Guest post: Mulheres comestíveis

Quando fiz um breve questionamento sobre a minha idade e a relação direta entre ela e ser tratada como objeto de sexo fácil e descompromissado (O peso da idade avançada), minha mãe (Rosane Magaly Martins) respondeu prontamente. Porque ela também já foi solteira quando adulta e claro que não se surpreendeu com as minhas observações. Sugeri então que ela escrevesse um post também comentando o assunto, e aqui está o resultado. Mais sobre ela você pode saber pelo blog Pulo no Vazio.

Há mulheres pra namorar no portão, ainda virgens. Há aquelas escolhidas para casar, não mais virgens. Há outras feitas para ser mãe dos filhos dele, com alguma experiência. Existem outras categorias de mulheres: pra tarar, pra comer, pra foder, pra trabalhar, pra exibir, pra curtir, as descartáveis. Quando nos tornamos mulheres passamos a figurar no cardápio de vários modelos de homens que nos tratam assim, em categorias consumíveis, como tudo hoje é consumível e descartável. Já passei por todos os modelos e figurei em diversos cardápios. Namorei no portão virgem, fui escolhida pra casar, fui mãe, fêmea, mulher gozante e livre para ter ao meu lado os homens que eu quisesse.

Percebo o quanto nós – mulheres independentes, por vezes nos deixamos levar pelos parceiros, quanto nos moldamos em busca de um relacionamento que possa vir a dar certo. Esquecemos que temos história, convicções, vivências, consciência de quem somos. Li um post da Geofaust onde ela fala dos homens que veem as mulheres com mais de 30, como mulheres encalhadas ou disponíveis para o sexo fácil. Concordei em partes com os argumentos, mas penso que nós também consumimos os homens. A diferença entre eles e a gente é que a culpa nos persegue. Mulher livre e que sabe que pode também seguir seus desejos é vista por amigos e amigas como uma vagabunda. Em pleno Século XXI, depois de tantas lutas feministas, ainda sofremos o preconceito social de termos que ocupar modelos e padrões impostos pelos homens. Mulher livre e independente é vagabunda. Homem livre e independente seria um desafio. Mulher que teve muitos parceiros é mulher fácil. Homem com muitas parceiras seria experiente.

Não! Temos os desejos encravados no corpo e temos o direito de usufruir deles da maneira que nos convier. Se quisermos um homem para apenas uma noite, qual o problema? Se quisermos um homem para investir emoção e tempo, entretanto, temos que procurar melhor. Há homens pra namorar, homens para ser pai de nossos filhos e homens pra tarar, pra comer, pra foder, pra curtir somente aquele momento. O problema é que trazemos na alma ainda a ideia do amor romântico, do homem que nos tire da vida cotidiana e sem graça para um estado de êxtase amoroso.

Vamos combinar garotas: não há príncipes encantados. Não há homens que abram a porta do carro, paguem a conta, mandem flores e nos levem pro altar e depois pruma casinha branca com quintal e jardim. Eles estão por ai, nas baladas, nos barzinhos, nas rodas de café dos empregos que ocupamos, nos olhando sempre, esperando nossa permissão para mais um encontro sexual.
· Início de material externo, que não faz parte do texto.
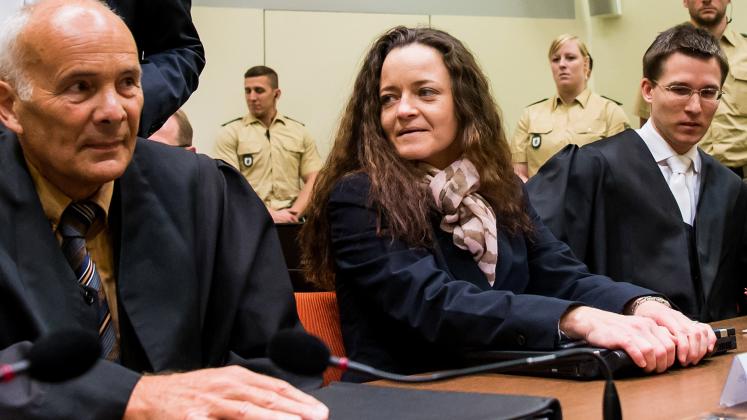 MUNICH, GERMANY - DECEMBER 9: Beate Zschaepe, the main defendant in the NSU neo-Nazi murder trial, waits with her lawyers Mathias Grasel (R) and Hermann Borchert (L) for day 249 of the trial to start at the Oberlandgericht courthouse on December 9, 2015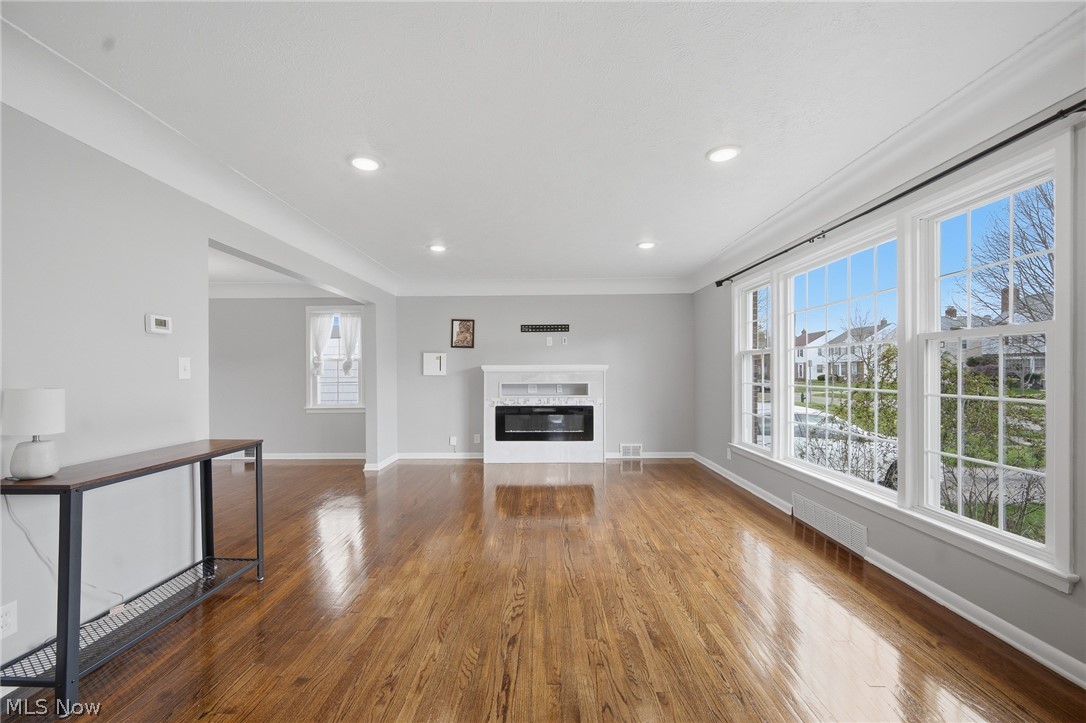 3722 Lindholm Road Shaker Heights, OH 44120 - Photo 6 of 34 Spacious living area featuring hardwood floors, a white fireplace with an insert, large windows providing abundant natural light, and recessed lighting
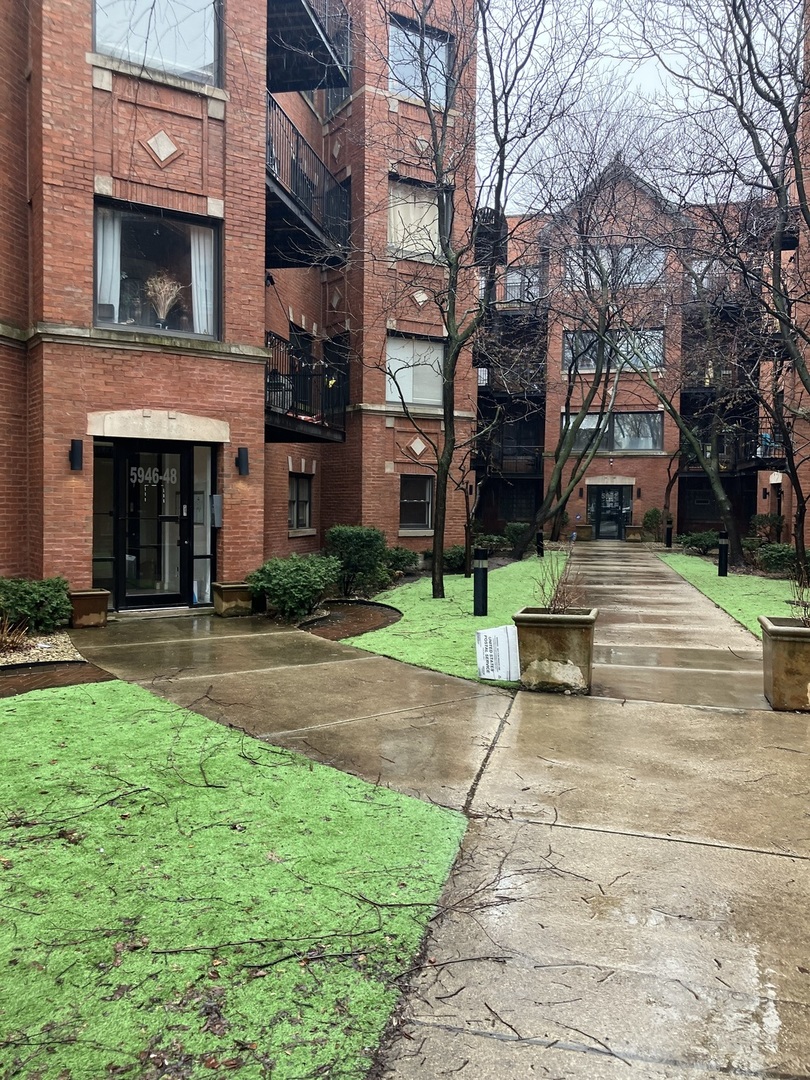 a view of a building with a yard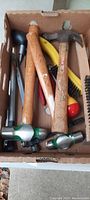 Top-view photo of a box containing multiple carpenter hand tools including two wooden handled hammers, wire brushes, and other various tools.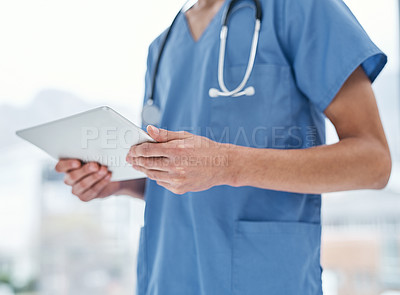 Buy stock photo Closeup shot of a medical practitioner using a digital tablet in a hospital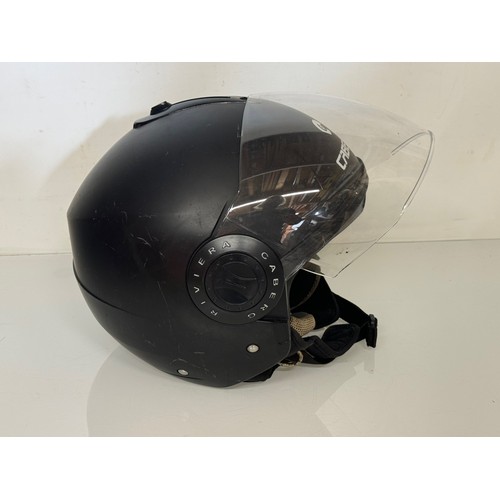 225 - Motorcycle helmet by Caberg with two full down visors.

This lot is available for in-house shipping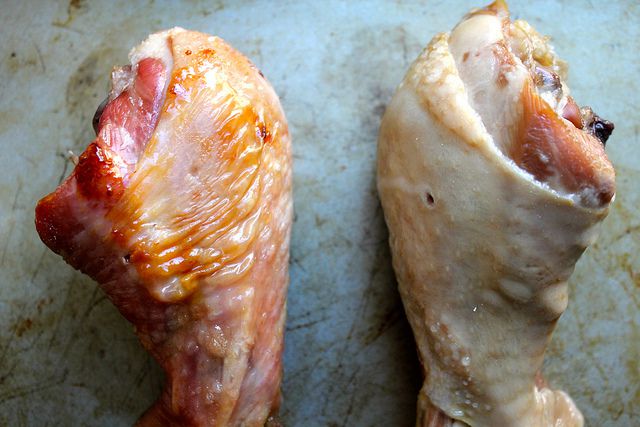 Two turkey legs, side by side. The leg on the left was roasted and the leg on the right was steamed.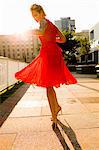 Young woman twirling whilst wearing red dress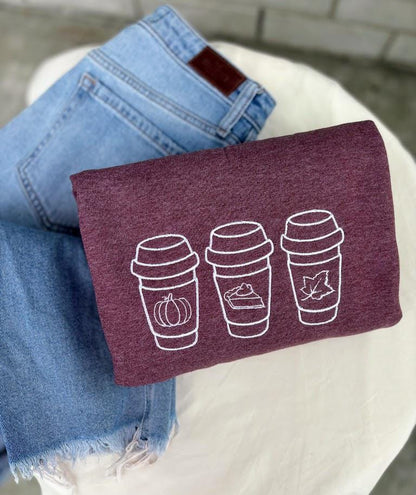 Heather Sport Dark Maroon Sweatshirt with 3 coffee cups on them. 1 cup has an outline of a pumpkin, 1 cup has an outline of a pie, the last cup has an outline of a leaf.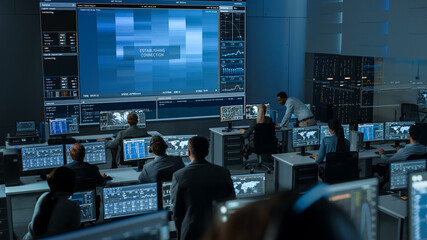 Group of People in Mission Control Center Trying to Establish Video Connection on a Big Screen with an Astronaut on Board of a Space Station. Flight Control Scientists Sit in Front Computer Displays. - Powered by Adobe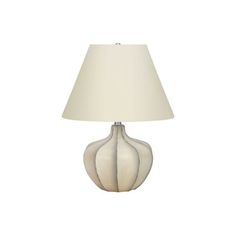 a lamp that is on top of a white table with a light shade over it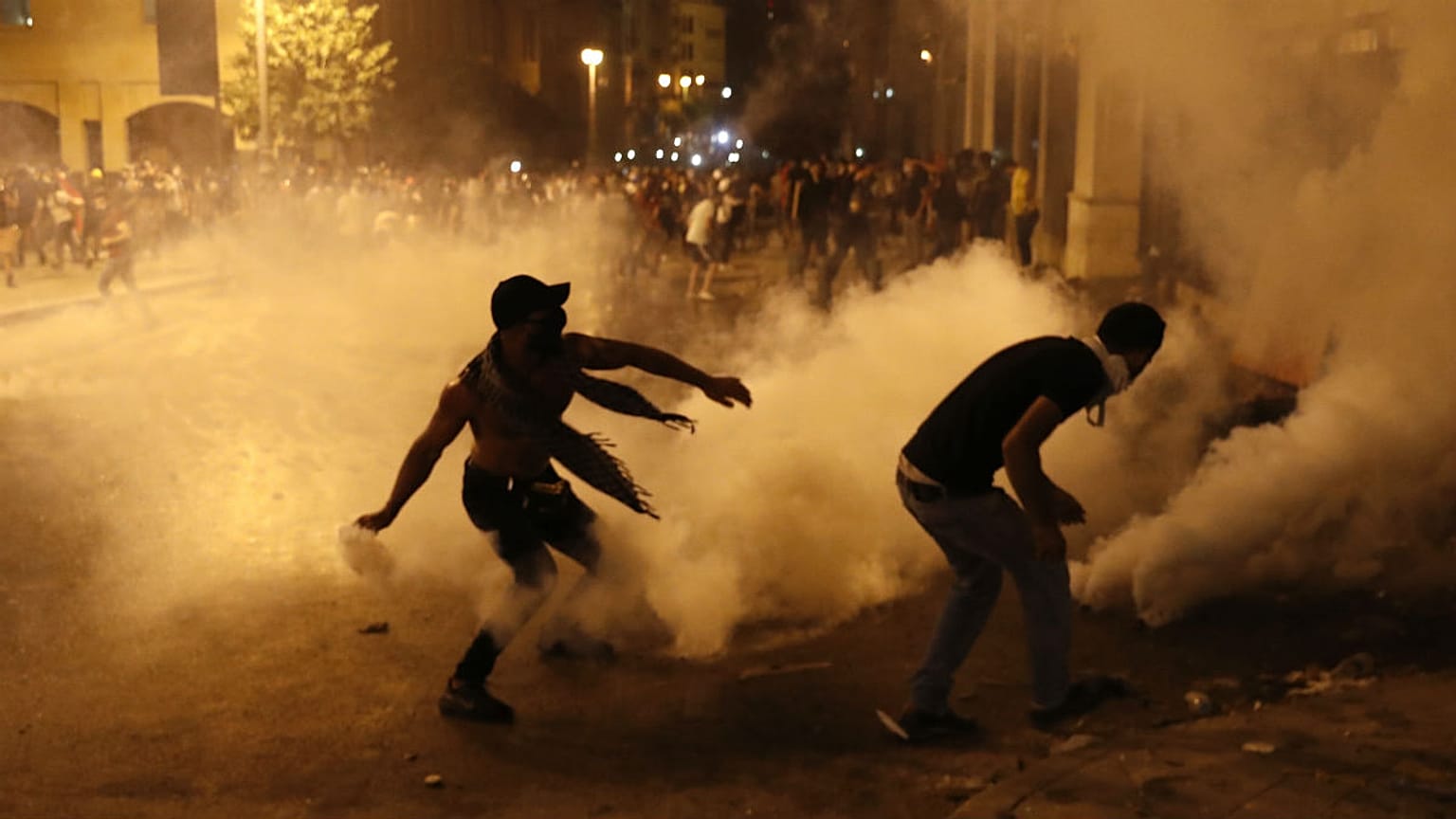 A protester turns back tear gas canister against the Lebanese riot police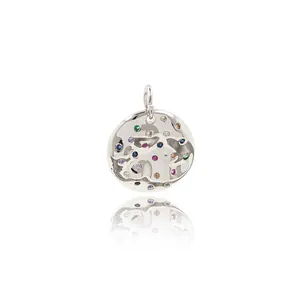 Round silver pendant with textured surface and colorful zircon stones on white background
Homem não quer compromisso. Nós os obrigamos à isso porque estamos apegadas ao que nossas avós e mães tinham guardado nas caixinhas de madeira coloridas por sonhos: o sonho de um homem ideal, que nos ame pra sempre.

E só por isso digo que seja com 20, 30 ou 50 anos as mulheres sofrem na busca de algo que nunca encontrarão. Homens são homens criados por mulheres que repassam preconceitos machistas para os homens que um dia poderão ser nossos parceiros sexuais ou de vida. Ou mudamos a formação de nossos filhos, para que sejam os homens preparados e éticos nas relações conosco ou continuaremos na mão de homens que pensam que são um corpo dependurado num pênis – algumas vezes nem generosos nem potentes quanto merecemos.

Não quero mais integrar cardápio masculino nem admito que dependurem-se em mim em busca do que não conseguem ser. Quando vemos o mundo como ele é, temos que ser mais objetivas e menos idealizadoras de algo que jamais teremos. Homens são sapos. Mesmo que os beijemos todos os dias para que virarem príncipes, serão sapos em essência.

Não seremos mais mulheres comestíveis. Vamos ser apenas consumidoras.